Archive for: Treaty on European Union

Tax law, case III SA/Wa 396/10

April 18th, 2010, Tomasz Rychlicki

The Voivodeship Administrative Court (VAC) in Warsaw in a judgment of 8 April 2010, case file III SA/Wa 396/10, ruled that there is no legislative impediment to the existence of a mixed system for the storage of invoices, which consists of sending an invoice in paper and storage of its electronic copies with the option to print at the request of a legitimate authority. Such an interpretation was corroborated by teleological considerations, environmental and economic. According to the VAC the different findings would lead to a breach of the principle of proportionality, as set out in article 5(3) of the Treaty on European Union.

3. Under the principle of subsidiarity, in areas which do not fall within its exclusive competence, the Union shall act only if and in so far as the objectives of the proposed action cannot be sufficiently achieved by the Member States, either at central level or at regional and local level, but can rather, by reason of the scale or effects of the proposed action, be better achieved at Union level.

The institutions of the Union shall apply the principle of subsidiarity as laid down in the Protocol on the application of the principles of subsidiarity and proportionality. National Parliaments ensure compliance with the principle of subsidiarity in accordance with the procedure set out in that Protocol.

Consolidated versions of the Treaty on European Union and the Treaty on the Functioning of the European Union, Official Journal C 83 of 30 March 2010. PDF files.

Patent Attorneys, case C-564/07

June 13th, 2009, Tomasz Rychlicki

The Court of Justice of the EU (Third Chamber) in its judgment of 11 June 2009 Case C-564/07, Commission of the European Communities v. Republic of Austria, declared that, by obliging patent lawyers lawfully established in another Member State who wish temporarily to perform services in Austria to appoint an approved agent resident in Austria, the Republic of Austria has failed to fulfil its obligations under Article 49 EC.

Patent attorneys, case C-478/01

February 21st, 2006, Tomasz Rychlicki

The Court of Justice of the EU (Fourth Chamber) in its judgment of 6 March 2003 Case C-478/01, Commission of the European Communities v. Grand Duchy of Luxembourg, declared that, having regard to the requirement that patent agents, when supplying services, should elect domicile with an approved agent, and having regard to the fact that the Luxembourg Government has not provided information concerning the precise conditions for the application of Article 85(2) of the Law of 20 July 1992 amending the rules on patents and Articles 19 and 20 of the Law of 28 December 1998 governing access to occupations in craft trades, business and industry, and to certain liberal professions, the Grand Duchy of Luxembourg has failed to fulfil its obligations under Article 49 EC and Article 10 EC.

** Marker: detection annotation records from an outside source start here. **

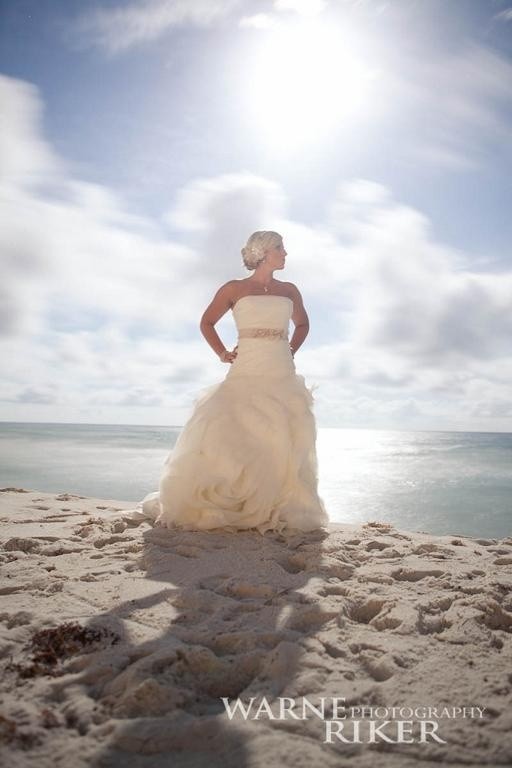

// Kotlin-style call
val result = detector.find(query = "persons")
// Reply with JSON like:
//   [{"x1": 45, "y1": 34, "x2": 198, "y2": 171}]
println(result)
[{"x1": 143, "y1": 231, "x2": 331, "y2": 535}]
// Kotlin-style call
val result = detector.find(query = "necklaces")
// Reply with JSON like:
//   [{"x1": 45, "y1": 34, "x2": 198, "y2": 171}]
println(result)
[{"x1": 251, "y1": 275, "x2": 274, "y2": 293}]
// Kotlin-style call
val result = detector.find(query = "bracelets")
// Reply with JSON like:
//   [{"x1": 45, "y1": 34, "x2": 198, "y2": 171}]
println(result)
[{"x1": 219, "y1": 350, "x2": 230, "y2": 362}]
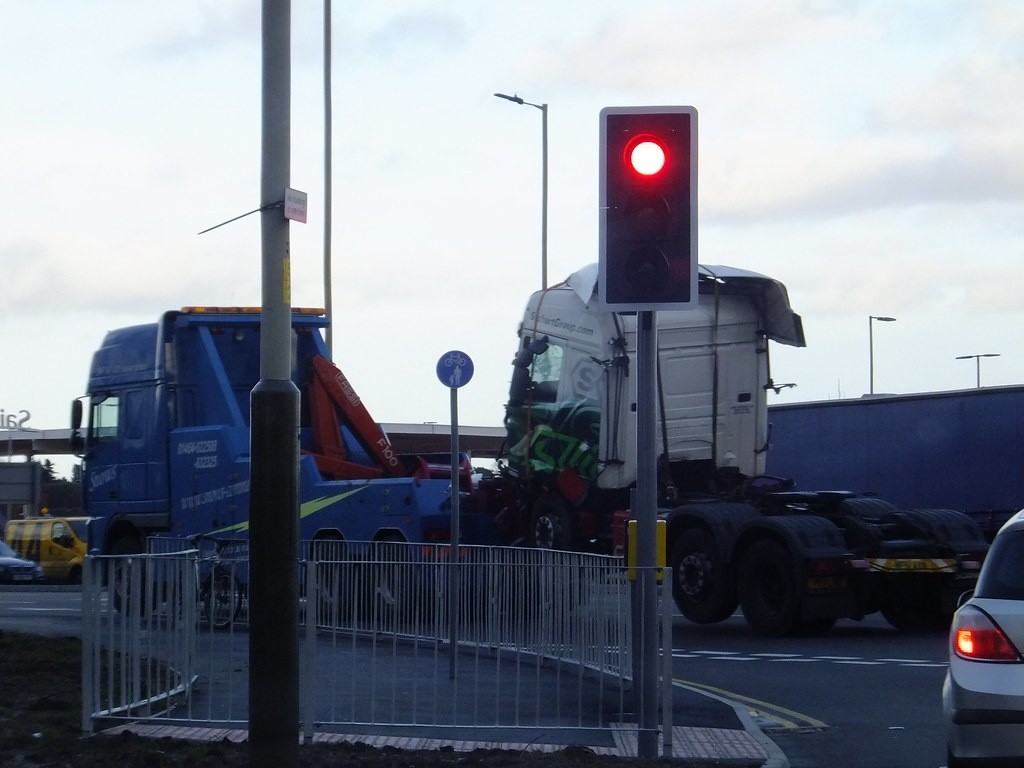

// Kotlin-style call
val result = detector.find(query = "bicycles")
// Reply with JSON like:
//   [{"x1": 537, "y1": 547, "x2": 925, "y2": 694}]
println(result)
[{"x1": 172, "y1": 534, "x2": 246, "y2": 630}]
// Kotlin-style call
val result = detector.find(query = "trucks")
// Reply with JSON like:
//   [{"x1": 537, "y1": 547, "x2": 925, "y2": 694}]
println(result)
[{"x1": 2, "y1": 517, "x2": 92, "y2": 586}]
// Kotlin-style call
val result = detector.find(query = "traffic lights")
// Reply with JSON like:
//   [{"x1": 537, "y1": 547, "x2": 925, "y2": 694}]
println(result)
[{"x1": 597, "y1": 105, "x2": 700, "y2": 312}]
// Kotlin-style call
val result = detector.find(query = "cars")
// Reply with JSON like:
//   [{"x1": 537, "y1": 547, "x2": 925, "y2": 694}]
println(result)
[
  {"x1": 0, "y1": 540, "x2": 45, "y2": 588},
  {"x1": 941, "y1": 509, "x2": 1024, "y2": 767}
]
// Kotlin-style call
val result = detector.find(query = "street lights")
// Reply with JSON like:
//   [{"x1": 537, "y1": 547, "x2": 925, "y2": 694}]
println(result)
[
  {"x1": 954, "y1": 353, "x2": 1001, "y2": 389},
  {"x1": 866, "y1": 313, "x2": 897, "y2": 396}
]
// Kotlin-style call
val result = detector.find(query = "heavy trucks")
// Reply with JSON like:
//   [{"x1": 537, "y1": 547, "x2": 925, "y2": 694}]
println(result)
[
  {"x1": 67, "y1": 305, "x2": 504, "y2": 631},
  {"x1": 503, "y1": 258, "x2": 985, "y2": 636}
]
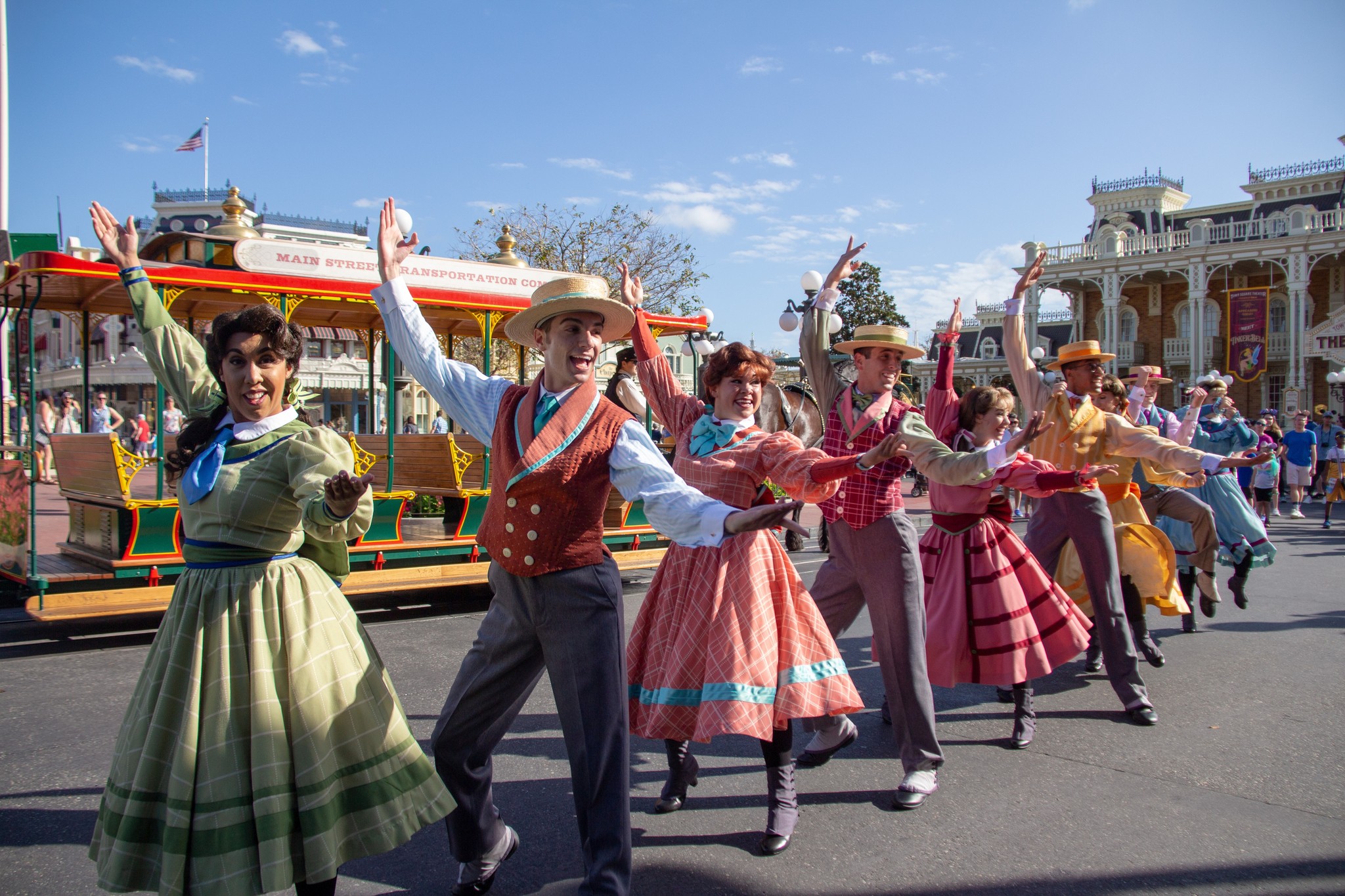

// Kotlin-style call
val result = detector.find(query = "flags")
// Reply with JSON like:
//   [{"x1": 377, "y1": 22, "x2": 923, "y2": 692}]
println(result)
[{"x1": 175, "y1": 129, "x2": 204, "y2": 152}]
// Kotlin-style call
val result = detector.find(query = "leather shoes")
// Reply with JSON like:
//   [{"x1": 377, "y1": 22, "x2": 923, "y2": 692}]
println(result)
[
  {"x1": 1012, "y1": 739, "x2": 1029, "y2": 750},
  {"x1": 451, "y1": 831, "x2": 519, "y2": 896},
  {"x1": 657, "y1": 578, "x2": 1246, "y2": 854}
]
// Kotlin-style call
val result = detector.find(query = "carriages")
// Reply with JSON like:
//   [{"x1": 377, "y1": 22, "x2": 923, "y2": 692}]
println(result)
[{"x1": 1, "y1": 183, "x2": 835, "y2": 627}]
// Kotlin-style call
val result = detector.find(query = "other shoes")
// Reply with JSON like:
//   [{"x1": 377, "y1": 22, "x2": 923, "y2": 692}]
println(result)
[
  {"x1": 136, "y1": 462, "x2": 153, "y2": 467},
  {"x1": 1260, "y1": 492, "x2": 1331, "y2": 529}
]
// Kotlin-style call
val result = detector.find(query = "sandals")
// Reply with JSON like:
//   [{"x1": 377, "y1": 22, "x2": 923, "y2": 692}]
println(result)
[{"x1": 37, "y1": 479, "x2": 59, "y2": 485}]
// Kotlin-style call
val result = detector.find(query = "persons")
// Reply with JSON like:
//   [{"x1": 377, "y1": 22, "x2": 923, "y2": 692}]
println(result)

Patent attorneys, case C-76/90

February 13th, 2006, Tomasz Rychlicki

The Court of Justice of the EU (Sixth Chamber) in its judgment of 25 July 1991 Case C-76/90, Manfred Säger v Dennemeyer & Co. Ltd., ruled that the provisions Article 59 of the Treaty requires not only the elimination of all discrimination against a person providing services on the grounds of his nationality, but also the abolition of any restriction, even if it applies without distinction to national providers of services and to those of other Member States, when it is liable to prohibit or otherwise impede the activities of a provider of services established in another Member State where he lawfully provides similar services. In particular, a Member State may not make the provision of services in its territory subject to compliance with all the conditions required for establishment and thereby deprive of all practical effectiveness the provisions of the Treaty whose object is, precisely, to guarantee the freedom to provide services. Such a restriction is all the less permissible where, unlike the situation governed by the third paragraph of Article 60 of the Treaty, the service is supplied without its being necessary for the person providing it to visit the territory of the Member State where it is provided.

Having regard to the particular characteristics of the provisions of services in certain sectors of activity, specific requirements imposed on the provider, which result from the application of rules governing those types of activities, cannot be regarded as incompatible with the Treaty. However, as a fundamental principle of the Treaty, the freedom to provide services may be limited only by provisions which are justified by imperative reasons relating to the public interest and which apply to all persons or undertakings pursuing an activity in the State of destination, in so far as that interest is not protected by the rules to which the person providing the services is subject in the Member State in which he is established. In particular, those requirements must be objectively necessary in order to ensure compliance with professional rules and to guarantee the protection of the recipient of services and they must not exceed what is necessary to attain those objectives.

Article 59 of the EEC Treaty precludes provisions of a Member State which prohibit a company established in another Member State from providing patent-owners in the territory of the first State with a service for monitoring those patents and renewing them by payment of the requisite fees, on the ground that, by virtue of those provisions, such activities are reserved to persons holding a special professional qualification, such as a qualification as patent agent.